One of my friends sent me this meme when he saw the render, which made it even funnier.

Pivoting to Awesome: The Robot Party is Born

No time to play! I still wanted to make a cool-looking render, so I reimagined the whole scene to look like a cool robot party with a bunch of emissive spheres and a light beacon in the middle. I think the results turned out super cool!

Lessons Learned

This whole experience taught me a couple of things:

• The Unexpected is Part of the Fun: Sometimes, the best things come out of left field. A little humor and a not-so-perfect first render can make the process even more enjoyable.

• Don’t be Afraid to Iterate: If something isn’t working, toss it and start again! There’s no shame in changing direction to find something truly awesome.

• Visuals Matter (and Robots are Cool): A great final render is its own reward. Plus, ray tracing can make robots look absolutely epic (even when they’re partying).

I hope you enjoyed this peek into my ray tracer project – from epic fails to robot raves!

Thanks

First, I wanted to thank Peter @Peter_shirley Shirley and Jacco @j_bikker Bikker for putting such high-quality content out there for free, for people like me to be inspired and thrive to improve our skills in computer graphics.

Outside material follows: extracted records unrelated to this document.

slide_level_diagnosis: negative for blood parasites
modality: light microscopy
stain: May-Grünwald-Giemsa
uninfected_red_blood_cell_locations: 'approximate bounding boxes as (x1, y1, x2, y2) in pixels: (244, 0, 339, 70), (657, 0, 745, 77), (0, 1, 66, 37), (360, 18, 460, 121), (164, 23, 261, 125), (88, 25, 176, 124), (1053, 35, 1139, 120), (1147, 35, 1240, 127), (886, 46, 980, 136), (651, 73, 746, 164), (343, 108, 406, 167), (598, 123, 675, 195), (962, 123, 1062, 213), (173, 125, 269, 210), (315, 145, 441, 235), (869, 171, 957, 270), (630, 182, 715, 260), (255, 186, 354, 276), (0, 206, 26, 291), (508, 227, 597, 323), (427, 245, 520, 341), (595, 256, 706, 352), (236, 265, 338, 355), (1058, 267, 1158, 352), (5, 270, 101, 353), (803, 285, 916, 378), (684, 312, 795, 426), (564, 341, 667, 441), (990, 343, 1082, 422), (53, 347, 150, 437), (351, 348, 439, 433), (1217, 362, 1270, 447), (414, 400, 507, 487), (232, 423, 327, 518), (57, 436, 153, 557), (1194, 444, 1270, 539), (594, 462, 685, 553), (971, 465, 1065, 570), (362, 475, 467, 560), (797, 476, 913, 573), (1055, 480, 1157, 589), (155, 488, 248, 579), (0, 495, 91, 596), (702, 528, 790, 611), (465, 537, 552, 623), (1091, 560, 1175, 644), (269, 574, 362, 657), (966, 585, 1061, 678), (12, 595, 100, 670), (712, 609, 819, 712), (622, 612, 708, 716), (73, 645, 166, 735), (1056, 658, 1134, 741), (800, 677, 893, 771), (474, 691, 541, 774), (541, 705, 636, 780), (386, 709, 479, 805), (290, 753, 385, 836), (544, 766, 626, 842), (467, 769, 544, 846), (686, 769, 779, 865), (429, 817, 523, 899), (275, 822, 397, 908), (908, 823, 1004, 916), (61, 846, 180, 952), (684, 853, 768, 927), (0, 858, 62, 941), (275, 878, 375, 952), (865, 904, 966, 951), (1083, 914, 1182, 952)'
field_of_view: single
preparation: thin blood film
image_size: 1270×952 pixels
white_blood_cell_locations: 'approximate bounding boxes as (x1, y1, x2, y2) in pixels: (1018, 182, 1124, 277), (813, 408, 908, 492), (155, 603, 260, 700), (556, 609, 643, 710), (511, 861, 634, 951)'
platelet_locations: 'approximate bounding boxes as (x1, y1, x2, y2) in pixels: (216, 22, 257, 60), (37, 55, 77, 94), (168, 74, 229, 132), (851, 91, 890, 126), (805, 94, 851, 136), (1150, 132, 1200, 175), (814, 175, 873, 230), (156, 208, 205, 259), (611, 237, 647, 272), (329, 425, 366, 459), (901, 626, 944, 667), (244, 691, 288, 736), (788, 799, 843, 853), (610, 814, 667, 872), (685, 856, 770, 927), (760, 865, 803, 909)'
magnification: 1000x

Secondly, I want to thank my friends and brilliant game developers Andranik @andranik3949 Melikyan and Bagrat @dBagrat Dabaghyan for helping me out when I got stuck with stupid bugs and getting me out of burnout state!

Next Steps:

Lighting Expansion: Update: Completed! Implementing emissive lights will allow for more realistic and nuanced lighting effects.
Better Model Support: Add support for Normal Mapping, Metalness and Roughness maps. Although, for later other stuff should be refactored too. Advanced Sampling: I’ll explore monte carlo algorithms for smoother images and reduced visual artifacts and other probabilistic models for predicting properties of light scattering in scene.
GPU Acceleration: Re-implementing my path tracer in CUDA will allow for faster render times and the ability to tackle even more complex scenes.